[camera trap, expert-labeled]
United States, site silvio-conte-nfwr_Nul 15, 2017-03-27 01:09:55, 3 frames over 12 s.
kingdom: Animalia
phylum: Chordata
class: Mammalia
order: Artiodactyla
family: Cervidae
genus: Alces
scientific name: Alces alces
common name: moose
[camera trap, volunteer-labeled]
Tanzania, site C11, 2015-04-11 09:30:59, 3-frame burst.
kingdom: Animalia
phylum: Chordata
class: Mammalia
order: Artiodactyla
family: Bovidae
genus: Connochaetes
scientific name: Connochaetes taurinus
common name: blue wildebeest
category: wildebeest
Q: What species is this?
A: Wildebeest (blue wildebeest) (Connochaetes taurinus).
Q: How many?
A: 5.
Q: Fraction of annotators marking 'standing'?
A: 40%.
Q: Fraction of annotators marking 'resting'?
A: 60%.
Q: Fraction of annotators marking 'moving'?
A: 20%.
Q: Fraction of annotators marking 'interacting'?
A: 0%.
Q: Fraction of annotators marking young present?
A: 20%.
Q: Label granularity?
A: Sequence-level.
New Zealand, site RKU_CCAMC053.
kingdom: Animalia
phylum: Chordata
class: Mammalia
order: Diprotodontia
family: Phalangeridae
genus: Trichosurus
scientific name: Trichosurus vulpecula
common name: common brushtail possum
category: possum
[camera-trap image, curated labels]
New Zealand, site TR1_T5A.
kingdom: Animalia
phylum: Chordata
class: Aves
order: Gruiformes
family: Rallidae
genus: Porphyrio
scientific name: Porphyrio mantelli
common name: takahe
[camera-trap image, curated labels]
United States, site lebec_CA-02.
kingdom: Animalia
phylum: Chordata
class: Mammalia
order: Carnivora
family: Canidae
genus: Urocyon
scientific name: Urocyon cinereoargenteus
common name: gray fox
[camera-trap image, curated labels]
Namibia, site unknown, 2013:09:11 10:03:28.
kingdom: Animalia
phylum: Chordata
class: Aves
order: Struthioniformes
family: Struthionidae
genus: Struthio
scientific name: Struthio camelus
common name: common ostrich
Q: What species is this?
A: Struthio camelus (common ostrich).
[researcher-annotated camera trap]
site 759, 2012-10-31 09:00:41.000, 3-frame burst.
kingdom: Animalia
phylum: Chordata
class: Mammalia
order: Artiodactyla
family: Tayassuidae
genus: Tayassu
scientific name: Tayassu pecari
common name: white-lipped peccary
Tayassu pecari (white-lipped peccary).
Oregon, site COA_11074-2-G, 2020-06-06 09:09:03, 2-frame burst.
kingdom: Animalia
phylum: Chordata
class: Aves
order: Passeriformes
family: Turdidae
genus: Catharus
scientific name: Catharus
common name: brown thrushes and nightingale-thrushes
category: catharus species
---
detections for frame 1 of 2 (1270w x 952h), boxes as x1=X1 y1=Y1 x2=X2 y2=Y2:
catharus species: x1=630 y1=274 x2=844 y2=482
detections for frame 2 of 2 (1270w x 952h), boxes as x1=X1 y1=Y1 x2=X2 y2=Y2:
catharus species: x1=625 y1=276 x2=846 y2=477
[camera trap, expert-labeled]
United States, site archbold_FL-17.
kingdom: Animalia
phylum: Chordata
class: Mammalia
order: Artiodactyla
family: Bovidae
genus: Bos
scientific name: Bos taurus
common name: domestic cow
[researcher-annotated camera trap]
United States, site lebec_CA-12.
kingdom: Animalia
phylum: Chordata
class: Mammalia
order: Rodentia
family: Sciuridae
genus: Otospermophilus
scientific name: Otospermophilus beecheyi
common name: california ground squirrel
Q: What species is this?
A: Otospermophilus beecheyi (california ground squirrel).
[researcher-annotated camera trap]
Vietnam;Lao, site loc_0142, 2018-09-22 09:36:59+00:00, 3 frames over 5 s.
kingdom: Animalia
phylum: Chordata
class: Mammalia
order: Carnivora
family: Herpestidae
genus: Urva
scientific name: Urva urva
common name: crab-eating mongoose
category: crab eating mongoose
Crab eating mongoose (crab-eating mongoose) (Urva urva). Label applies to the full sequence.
=======
-- WHAT YOU SHOULD DO --
Return each line of the records above exactly as it reads.

-- TASK ANSWER --
[camera trap, expert-labeled]
United States, site silvio-conte-nfwr_Nul 15, 2017-03-27 01:09:55, 3 frames over 12 s.
kingdom: Animalia
phylum: Chordata
class: Mammalia
order: Artiodactyla
family: Cervidae
genus: Alces
scientific name: Alces alces
common name: moose
[camera trap, volunteer-labeled]
Tanzania, site C11, 2015-04-11 09:30:59, 3-frame burst.
kingdom: Animalia
phylum: Chordata
class: Mammalia
order: Artiodactyla
family: Bovidae
genus: Connochaetes
scientific name: Connochaetes taurinus
common name: blue wildebeest
category: wildebeest
Q: What species is this?
A: Wildebeest (blue wildebeest) (Connochaetes taurinus).
Q: How many?
A: 5.
Q: Fraction of annotators marking 'standing'?
A: 40%.
Q: Fraction of annotators marking 'resting'?
A: 60%.
Q: Fraction of annotators marking 'moving'?
A: 20%.
Q: Fraction of annotators marking 'interacting'?
A: 0%.
Q: Fraction of annotators marking young present?
A: 20%.
Q: Label granularity?
A: Sequence-level.
New Zealand, site RKU_CCAMC053.
kingdom: Animalia
phylum: Chordata
class: Mammalia
order: Diprotodontia
family: Phalangeridae
genus: Trichosurus
scientific name: Trichosurus vulpecula
common name: common brushtail possum
category: possum
[camera-trap image, curated labels]
New Zealand, site TR1_T5A.
kingdom: Animalia
phylum: Chordata
class: Aves
order: Gruiformes
family: Rallidae
genus: Porphyrio
scientific name: Porphyrio mantelli
common name: takahe
[camera-trap image, curated labels]
United States, site lebec_CA-02.
kingdom: Animalia
phylum: Chordata
class: Mammalia
order: Carnivora
family: Canidae
genus: Urocyon
scientific name: Urocyon cinereoargenteus
common name: gray fox
[camera-trap image, curated labels]
Namibia, site unknown, 2013:09:11 10:03:28.
kingdom: Animalia
phylum: Chordata
class: Aves
order: Struthioniformes
family: Struthionidae
genus: Struthio
scientific name: Struthio camelus
common name: common ostrich
Q: What species is this?
A: Struthio camelus (common ostrich).
[researcher-annotated camera trap]
site 759, 2012-10-31 09:00:41.000, 3-frame burst.
kingdom: Animalia
phylum: Chordata
class: Mammalia
order: Artiodactyla
family: Tayassuidae
genus: Tayassu
scientific name: Tayassu pecari
common name: white-lipped peccary
Tayassu pecari (white-lipped peccary).
Oregon, site COA_11074-2-G, 2020-06-06 09:09:03, 2-frame burst.
kingdom: Animalia
phylum: Chordata
class: Aves
order: Passeriformes
family: Turdidae
genus: Catharus
scientific name: Catharus
common name: brown thrushes and nightingale-thrushes
category: catharus species
---
detections for frame 1 of 2 (1270w x 952h), boxes as x1=X1 y1=Y1 x2=X2 y2=Y2:
catharus species: x1=630 y1=274 x2=844 y2=482
detections for frame 2 of 2 (1270w x 952h), boxes as x1=X1 y1=Y1 x2=X2 y2=Y2:
catharus species: x1=625 y1=276 x2=846 y2=477
[camera trap, expert-labeled]
United States, site archbold_FL-17.
kingdom: Animalia
phylum: Chordata
class: Mammalia
order: Artiodactyla
family: Bovidae
genus: Bos
scientific name: Bos taurus
common name: domestic cow
[researcher-annotated camera trap]
United States, site lebec_CA-12.
kingdom: Animalia
phylum: Chordata
class: Mammalia
order: Rodentia
family: Sciuridae
genus: Otospermophilus
scientific name: Otospermophilus beecheyi
common name: california ground squirrel
Q: What species is this?
A: Otospermophilus beecheyi (california ground squirrel).
[researcher-annotated camera trap]
Vietnam;Lao, site loc_0142, 2018-09-22 09:36:59+00:00, 3 frames over 5 s.
kingdom: Animalia
phylum: Chordata
class: Mammalia
order: Carnivora
family: Herpestidae
genus: Urva
scientific name: Urva urva
common name: crab-eating mongoose
category: crab eating mongoose
Crab eating mongoose (crab-eating mongoose) (Urva urva). Label applies to the full sequence.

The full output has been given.